#### Task input
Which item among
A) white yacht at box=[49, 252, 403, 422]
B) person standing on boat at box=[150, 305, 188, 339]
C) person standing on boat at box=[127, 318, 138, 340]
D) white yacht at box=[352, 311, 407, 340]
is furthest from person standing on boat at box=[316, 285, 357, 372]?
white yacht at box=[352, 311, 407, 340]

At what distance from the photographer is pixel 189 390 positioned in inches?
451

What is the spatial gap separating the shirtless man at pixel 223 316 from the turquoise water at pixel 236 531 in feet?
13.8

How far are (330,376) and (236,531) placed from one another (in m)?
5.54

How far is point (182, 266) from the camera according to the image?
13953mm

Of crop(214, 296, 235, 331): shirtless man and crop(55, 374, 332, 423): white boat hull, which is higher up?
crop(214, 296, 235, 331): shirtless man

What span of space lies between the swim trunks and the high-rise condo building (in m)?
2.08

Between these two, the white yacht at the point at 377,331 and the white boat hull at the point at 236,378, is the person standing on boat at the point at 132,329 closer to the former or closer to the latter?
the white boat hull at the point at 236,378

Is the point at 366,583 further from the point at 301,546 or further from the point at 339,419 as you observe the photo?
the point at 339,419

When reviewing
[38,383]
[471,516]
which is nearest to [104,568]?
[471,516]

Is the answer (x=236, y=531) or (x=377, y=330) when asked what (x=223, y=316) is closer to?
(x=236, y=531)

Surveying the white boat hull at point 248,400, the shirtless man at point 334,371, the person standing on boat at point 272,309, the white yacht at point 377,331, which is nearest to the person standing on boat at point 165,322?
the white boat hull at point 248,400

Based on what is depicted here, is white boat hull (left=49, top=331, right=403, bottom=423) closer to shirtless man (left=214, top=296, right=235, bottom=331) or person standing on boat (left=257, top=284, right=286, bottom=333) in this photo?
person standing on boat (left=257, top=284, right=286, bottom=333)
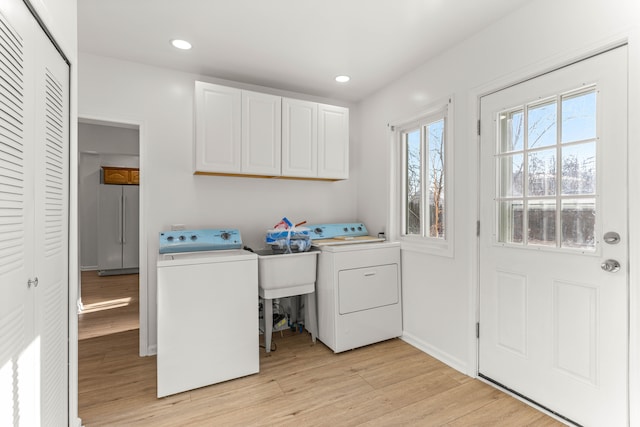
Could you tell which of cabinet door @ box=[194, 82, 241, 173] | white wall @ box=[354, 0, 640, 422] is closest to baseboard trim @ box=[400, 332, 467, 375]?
white wall @ box=[354, 0, 640, 422]

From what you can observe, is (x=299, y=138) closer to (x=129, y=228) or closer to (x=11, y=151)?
(x=11, y=151)

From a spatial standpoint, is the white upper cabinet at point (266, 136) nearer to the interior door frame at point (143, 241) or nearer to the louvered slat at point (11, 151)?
the interior door frame at point (143, 241)

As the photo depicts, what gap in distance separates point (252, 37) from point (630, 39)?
7.03ft

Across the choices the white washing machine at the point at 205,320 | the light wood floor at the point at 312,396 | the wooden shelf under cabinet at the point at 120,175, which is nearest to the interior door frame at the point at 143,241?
the light wood floor at the point at 312,396

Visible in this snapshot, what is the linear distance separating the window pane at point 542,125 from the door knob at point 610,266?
2.30 ft

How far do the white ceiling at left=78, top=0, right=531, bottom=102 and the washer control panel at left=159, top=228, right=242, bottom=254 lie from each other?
1422 millimetres

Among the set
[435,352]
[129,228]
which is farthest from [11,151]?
[129,228]

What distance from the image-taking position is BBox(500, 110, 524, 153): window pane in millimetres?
2004

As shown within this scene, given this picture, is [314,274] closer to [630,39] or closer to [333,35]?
[333,35]

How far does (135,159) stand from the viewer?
5.96 meters

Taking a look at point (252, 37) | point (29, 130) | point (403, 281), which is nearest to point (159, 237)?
point (29, 130)

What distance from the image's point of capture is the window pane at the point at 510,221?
6.63 ft

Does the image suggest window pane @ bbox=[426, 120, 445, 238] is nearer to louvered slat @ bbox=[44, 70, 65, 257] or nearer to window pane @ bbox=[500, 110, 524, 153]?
window pane @ bbox=[500, 110, 524, 153]

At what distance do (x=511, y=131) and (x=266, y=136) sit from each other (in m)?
1.89
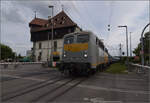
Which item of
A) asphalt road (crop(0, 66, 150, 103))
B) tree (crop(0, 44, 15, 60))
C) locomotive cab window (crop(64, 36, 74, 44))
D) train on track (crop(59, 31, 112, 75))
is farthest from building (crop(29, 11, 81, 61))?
asphalt road (crop(0, 66, 150, 103))

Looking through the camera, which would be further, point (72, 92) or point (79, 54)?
point (79, 54)

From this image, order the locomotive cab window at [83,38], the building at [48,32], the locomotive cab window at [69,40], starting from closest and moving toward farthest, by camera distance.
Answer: the locomotive cab window at [83,38] < the locomotive cab window at [69,40] < the building at [48,32]

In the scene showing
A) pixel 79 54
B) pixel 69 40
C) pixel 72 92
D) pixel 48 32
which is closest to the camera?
pixel 72 92

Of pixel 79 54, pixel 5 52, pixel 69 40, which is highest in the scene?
pixel 5 52

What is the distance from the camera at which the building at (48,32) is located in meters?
42.4

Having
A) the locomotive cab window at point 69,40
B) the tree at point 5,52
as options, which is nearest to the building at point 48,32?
the locomotive cab window at point 69,40

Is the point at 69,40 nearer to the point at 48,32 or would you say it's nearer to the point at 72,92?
the point at 72,92

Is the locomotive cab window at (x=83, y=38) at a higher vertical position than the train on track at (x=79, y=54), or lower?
higher

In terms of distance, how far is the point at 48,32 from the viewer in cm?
4425

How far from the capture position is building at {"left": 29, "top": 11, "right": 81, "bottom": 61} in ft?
139

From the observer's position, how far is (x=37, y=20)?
172ft

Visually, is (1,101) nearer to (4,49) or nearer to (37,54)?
(37,54)

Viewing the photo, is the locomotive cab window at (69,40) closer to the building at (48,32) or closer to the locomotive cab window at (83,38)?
the locomotive cab window at (83,38)

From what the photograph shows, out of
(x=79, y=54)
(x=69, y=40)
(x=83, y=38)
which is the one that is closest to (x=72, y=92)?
(x=79, y=54)
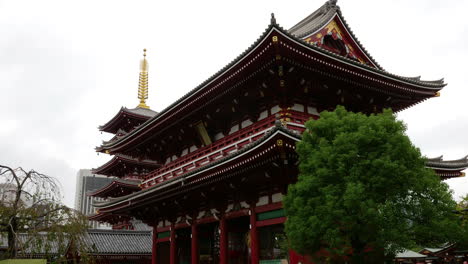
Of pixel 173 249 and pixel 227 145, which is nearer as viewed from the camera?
pixel 227 145

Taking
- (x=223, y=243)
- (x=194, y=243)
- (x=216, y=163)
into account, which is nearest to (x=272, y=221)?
(x=216, y=163)

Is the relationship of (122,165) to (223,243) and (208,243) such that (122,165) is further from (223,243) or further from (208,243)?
(223,243)

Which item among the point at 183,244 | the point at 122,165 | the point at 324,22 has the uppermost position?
the point at 324,22

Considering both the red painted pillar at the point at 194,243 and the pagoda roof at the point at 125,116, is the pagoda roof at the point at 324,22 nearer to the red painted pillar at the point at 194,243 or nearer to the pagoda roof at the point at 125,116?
the red painted pillar at the point at 194,243

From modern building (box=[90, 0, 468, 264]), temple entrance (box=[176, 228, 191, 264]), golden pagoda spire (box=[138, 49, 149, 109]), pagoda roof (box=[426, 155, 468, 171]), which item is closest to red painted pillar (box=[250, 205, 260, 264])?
modern building (box=[90, 0, 468, 264])

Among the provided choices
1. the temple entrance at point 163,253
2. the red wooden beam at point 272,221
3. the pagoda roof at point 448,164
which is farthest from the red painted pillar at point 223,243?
the pagoda roof at point 448,164

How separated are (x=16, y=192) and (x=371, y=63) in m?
17.2

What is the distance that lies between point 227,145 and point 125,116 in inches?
1064

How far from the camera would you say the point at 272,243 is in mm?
17578

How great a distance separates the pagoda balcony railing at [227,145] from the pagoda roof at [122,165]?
Answer: 14769 mm

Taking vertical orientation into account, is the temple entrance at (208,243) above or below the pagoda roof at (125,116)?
below

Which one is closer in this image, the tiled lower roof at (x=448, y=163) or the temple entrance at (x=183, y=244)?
the tiled lower roof at (x=448, y=163)

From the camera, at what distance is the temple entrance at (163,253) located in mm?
25922

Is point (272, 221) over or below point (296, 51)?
below
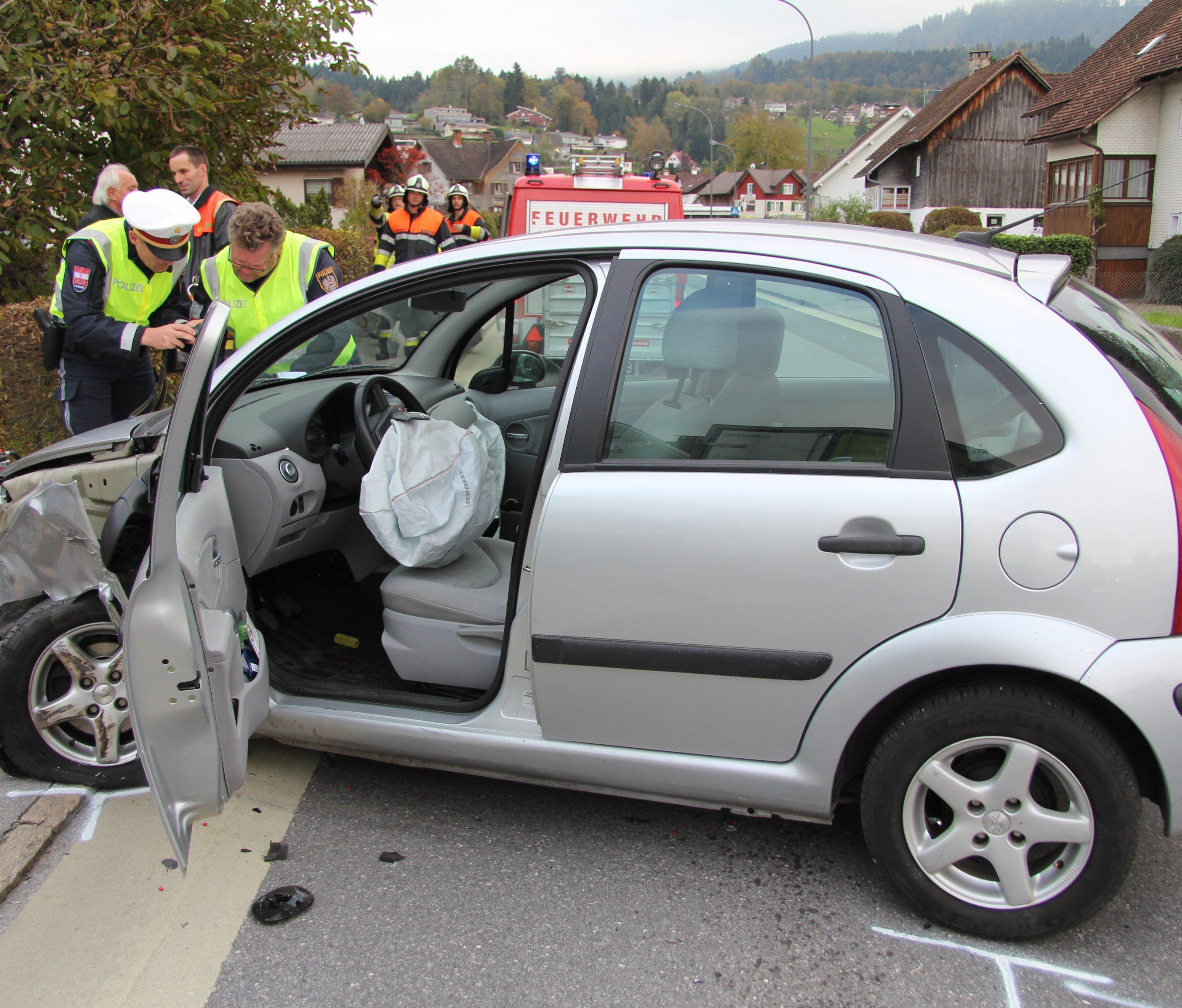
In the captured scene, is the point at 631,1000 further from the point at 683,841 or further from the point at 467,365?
the point at 467,365

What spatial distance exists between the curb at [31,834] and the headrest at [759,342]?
2.32m

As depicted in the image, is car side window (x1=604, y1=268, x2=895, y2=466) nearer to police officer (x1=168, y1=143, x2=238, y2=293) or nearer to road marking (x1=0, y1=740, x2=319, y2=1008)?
road marking (x1=0, y1=740, x2=319, y2=1008)

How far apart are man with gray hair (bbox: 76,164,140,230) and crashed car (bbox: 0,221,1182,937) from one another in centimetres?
253

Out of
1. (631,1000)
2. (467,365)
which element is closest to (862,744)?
(631,1000)

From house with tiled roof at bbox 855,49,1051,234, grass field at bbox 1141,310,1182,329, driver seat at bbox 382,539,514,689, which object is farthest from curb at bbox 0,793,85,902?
house with tiled roof at bbox 855,49,1051,234

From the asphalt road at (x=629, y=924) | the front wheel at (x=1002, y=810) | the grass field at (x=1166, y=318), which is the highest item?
the front wheel at (x=1002, y=810)

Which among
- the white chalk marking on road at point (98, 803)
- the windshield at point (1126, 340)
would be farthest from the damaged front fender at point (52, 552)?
the windshield at point (1126, 340)

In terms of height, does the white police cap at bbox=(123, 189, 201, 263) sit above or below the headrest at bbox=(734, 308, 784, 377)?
above

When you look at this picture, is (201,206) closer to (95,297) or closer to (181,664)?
(95,297)

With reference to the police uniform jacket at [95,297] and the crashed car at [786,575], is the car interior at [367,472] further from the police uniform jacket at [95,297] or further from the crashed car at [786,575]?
the police uniform jacket at [95,297]

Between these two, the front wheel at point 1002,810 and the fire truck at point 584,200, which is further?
the fire truck at point 584,200

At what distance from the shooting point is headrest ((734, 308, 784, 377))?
2.42 m

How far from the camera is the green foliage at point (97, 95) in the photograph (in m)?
6.00

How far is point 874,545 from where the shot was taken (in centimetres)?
218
########
> [What the task asks] Repeat exactly the lines from the one holding "Is point (272, 221)" through the last line of the entries, both included; the pictures do not belong in the copy.

> [Problem solution]
Is point (272, 221) over or below point (296, 51)?
below
In the captured scene, is the point at 631,1000 further from the point at 683,841 or further from the point at 467,365?
the point at 467,365

What spatial distance exists between the curb at [31,834] and the headrest at [759,342]?
2.32m

As depicted in the image, is car side window (x1=604, y1=268, x2=895, y2=466) nearer to police officer (x1=168, y1=143, x2=238, y2=293) or nearer to road marking (x1=0, y1=740, x2=319, y2=1008)?
road marking (x1=0, y1=740, x2=319, y2=1008)

How far apart are man with gray hair (bbox: 76,164,140,230) and crashed car (bbox: 0,221,1182,937) from one another in centimetres?
253

Out of
1. (631,1000)
2. (467,365)
which element is closest to (862,744)?
(631,1000)

From house with tiled roof at bbox 855,49,1051,234, grass field at bbox 1141,310,1182,329, driver seat at bbox 382,539,514,689, which object is farthest from curb at bbox 0,793,85,902?
house with tiled roof at bbox 855,49,1051,234

From the asphalt road at (x=629, y=924) | the front wheel at (x=1002, y=810) | the grass field at (x=1166, y=318), which is the highest item?
the front wheel at (x=1002, y=810)

Which among
- the white chalk marking on road at point (98, 803)
- the windshield at point (1126, 340)
would be farthest from the damaged front fender at point (52, 552)?
the windshield at point (1126, 340)

In terms of height, does the white police cap at bbox=(123, 189, 201, 263) sit above or below the headrest at bbox=(734, 308, 784, 377)?
above

When you look at this picture, is (201,206) closer to (95,297) or closer to (181,664)?
(95,297)

With reference to the police uniform jacket at [95,297] and the crashed car at [786,575], is the car interior at [367,472] further from the police uniform jacket at [95,297] or further from the crashed car at [786,575]?
the police uniform jacket at [95,297]

Between these two, the front wheel at point 1002,810 and the fire truck at point 584,200, which is further?
the fire truck at point 584,200

At what distance from the shooting point is headrest ((734, 308, 784, 377))?
2.42 m

How far from the camera is the green foliage at point (97, 95) in the photograph (in m)?
6.00

How far is point 874,545 from where the shot was taken (in centimetres)?
218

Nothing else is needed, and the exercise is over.